A diagram of the hopper, the delivery rate is controlled by the speed of the auger and conveyor.
How The Mixing Line Works
The 100-foot mixing line starts with a series of hoppers above that dispense components of the growing media onto a conveyor line below: peat, rice hulls, hydrated Stockosorb, perlite, pine bark and other low volume additives (lime, nutrients, fungicide, etc.).
The hydration of the hydrogel is critical to this system. We use purified water to get maximum hydration of the Stockosorb, and rely on a Rainsoft commercial water softener with reverse osmosis to get the purification level we want. We place 15 ounces of Stockosorb in a clean, 15-gallon plastic container and add 13 gallons of the purified water, letting it sit for around 40 minutes to hydrate. We use different sizes of hydrogel particles, depending on the application — the smallest size for cell packs and the larger size for large pots. Whatever the size, they will be distributed uniformly by our system.
Once the material is hydrated, the container is tipped into the hopper, which is fitted with an auger to move the hydrated hydrogel through to a layer on the conveyor belt, and then moves on to the perlite and pine bark hoppers. Once all components are layered onto the belt, they progress to the mixing hoods for thorough mixing. The mixed materials then are transported to the dispensing section of the belt. Sensors monitor the dispensing into flats and containers for consistent filling.
As for maintenance of the hydrogel mixing hopper, all we need to do is give it a few blasts of compressed air. The material does not wear down the stainless steel auger.
The plants that benefited the most from pre-hydrated hydrogels were those grown in larger containers.
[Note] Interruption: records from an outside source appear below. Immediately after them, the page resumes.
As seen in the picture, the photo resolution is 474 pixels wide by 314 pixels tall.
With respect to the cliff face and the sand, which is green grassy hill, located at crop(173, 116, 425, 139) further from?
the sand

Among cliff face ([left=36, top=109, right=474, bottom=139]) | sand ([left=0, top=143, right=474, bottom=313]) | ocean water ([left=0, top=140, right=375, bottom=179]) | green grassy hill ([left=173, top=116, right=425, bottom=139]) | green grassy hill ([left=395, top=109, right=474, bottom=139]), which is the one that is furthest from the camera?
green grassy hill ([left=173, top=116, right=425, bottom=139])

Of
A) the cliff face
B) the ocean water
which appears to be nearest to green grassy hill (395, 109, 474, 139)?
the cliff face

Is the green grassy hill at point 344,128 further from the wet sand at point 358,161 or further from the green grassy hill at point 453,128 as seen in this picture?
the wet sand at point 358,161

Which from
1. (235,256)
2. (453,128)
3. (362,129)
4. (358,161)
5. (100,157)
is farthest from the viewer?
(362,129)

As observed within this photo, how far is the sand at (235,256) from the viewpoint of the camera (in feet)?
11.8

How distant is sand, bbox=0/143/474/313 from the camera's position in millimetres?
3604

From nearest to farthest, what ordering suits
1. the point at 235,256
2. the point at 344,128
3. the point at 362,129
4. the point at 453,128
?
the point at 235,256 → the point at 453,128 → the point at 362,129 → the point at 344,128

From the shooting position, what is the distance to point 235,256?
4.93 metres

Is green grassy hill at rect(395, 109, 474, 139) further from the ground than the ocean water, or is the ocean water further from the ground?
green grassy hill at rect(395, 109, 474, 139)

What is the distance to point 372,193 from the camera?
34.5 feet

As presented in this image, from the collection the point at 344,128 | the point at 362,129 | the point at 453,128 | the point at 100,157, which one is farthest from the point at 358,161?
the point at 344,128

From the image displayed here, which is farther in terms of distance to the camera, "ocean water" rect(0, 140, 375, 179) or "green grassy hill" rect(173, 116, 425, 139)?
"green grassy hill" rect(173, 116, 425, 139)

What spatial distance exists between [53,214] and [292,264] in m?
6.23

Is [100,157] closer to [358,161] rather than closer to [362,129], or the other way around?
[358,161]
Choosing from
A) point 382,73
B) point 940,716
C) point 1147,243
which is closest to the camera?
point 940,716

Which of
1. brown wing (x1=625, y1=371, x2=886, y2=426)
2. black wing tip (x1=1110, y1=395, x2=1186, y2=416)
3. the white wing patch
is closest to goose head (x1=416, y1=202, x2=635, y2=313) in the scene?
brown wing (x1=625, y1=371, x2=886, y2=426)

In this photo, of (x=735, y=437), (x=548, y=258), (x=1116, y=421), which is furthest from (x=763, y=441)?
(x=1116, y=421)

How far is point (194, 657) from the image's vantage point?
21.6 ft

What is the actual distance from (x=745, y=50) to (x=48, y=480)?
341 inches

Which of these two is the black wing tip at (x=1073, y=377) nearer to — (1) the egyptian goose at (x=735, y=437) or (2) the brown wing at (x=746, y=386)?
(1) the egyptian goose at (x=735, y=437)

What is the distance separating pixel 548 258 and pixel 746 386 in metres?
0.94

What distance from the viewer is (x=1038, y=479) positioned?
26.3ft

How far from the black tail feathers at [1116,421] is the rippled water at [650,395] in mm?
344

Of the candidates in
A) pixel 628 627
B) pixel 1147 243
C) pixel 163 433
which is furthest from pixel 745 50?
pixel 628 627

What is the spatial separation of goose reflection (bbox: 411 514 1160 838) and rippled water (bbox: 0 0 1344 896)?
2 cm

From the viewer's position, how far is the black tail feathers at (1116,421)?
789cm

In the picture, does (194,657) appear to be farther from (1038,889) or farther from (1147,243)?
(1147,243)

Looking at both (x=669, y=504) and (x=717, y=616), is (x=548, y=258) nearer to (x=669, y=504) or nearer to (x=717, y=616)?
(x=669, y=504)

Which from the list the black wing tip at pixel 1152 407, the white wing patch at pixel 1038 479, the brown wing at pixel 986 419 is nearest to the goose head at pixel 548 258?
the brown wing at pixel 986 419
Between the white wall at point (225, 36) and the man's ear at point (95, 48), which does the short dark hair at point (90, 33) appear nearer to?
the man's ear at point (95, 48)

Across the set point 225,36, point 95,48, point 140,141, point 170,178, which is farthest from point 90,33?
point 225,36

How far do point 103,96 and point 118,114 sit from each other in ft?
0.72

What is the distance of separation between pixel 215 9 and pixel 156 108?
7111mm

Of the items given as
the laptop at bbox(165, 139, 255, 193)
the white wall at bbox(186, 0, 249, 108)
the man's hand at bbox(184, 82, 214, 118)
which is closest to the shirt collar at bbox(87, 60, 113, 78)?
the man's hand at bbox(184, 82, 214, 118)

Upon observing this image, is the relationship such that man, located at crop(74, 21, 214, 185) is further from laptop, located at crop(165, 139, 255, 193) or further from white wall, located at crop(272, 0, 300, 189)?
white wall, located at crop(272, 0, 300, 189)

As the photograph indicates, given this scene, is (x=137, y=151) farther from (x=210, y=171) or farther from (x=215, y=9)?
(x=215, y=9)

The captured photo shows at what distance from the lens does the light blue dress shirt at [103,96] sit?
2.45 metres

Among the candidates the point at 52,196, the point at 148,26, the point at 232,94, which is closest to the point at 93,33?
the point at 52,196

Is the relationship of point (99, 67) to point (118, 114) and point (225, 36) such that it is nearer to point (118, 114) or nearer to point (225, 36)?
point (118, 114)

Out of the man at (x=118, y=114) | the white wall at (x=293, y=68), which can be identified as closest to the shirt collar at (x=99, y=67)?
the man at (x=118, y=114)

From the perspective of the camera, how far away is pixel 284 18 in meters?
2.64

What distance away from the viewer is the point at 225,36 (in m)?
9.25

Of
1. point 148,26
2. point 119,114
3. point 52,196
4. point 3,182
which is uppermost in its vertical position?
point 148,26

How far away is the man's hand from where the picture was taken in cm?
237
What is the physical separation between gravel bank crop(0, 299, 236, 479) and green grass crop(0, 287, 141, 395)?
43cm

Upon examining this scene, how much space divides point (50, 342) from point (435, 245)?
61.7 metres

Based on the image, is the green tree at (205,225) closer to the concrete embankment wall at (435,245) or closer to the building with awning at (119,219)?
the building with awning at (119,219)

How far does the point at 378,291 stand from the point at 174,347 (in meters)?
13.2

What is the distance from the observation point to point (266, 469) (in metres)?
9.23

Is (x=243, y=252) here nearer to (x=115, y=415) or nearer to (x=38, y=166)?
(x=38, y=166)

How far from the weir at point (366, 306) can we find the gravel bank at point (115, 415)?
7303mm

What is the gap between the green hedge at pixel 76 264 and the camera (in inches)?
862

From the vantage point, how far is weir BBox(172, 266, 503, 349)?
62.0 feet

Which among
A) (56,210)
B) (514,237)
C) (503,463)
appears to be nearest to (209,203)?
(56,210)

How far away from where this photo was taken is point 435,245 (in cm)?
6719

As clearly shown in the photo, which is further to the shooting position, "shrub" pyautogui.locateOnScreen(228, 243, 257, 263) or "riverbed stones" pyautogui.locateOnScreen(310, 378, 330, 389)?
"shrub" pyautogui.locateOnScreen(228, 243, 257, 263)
Benefits For Growing And Selling
This was a serious investment for us, but it quickly paid for itself through labor savings, reducing the number of workers needed from six people to one. It is a safe, automated system needing minimal work and providing consistent mixing.
The soil blending line has benefitted our growing operations as we continue to produce healthy, high-quality crops.
The plants that benefit the best from the hydrogels are our larger containers, which are a huge part of our business. This in turn really helped our customers, because with our product on their tables, the plants survived longer, and our customers had less shrink (and therefore, more sales).
Plan Ahead For Automation
Many growers visit us to see this line and ask how they can incorporate these ideas. My advice is to plan ahead when you design a soil mix system, consider all the mix components you’ll want to use and look at your costs. For us, this solution was a great way to cut costs and improve our plant quality.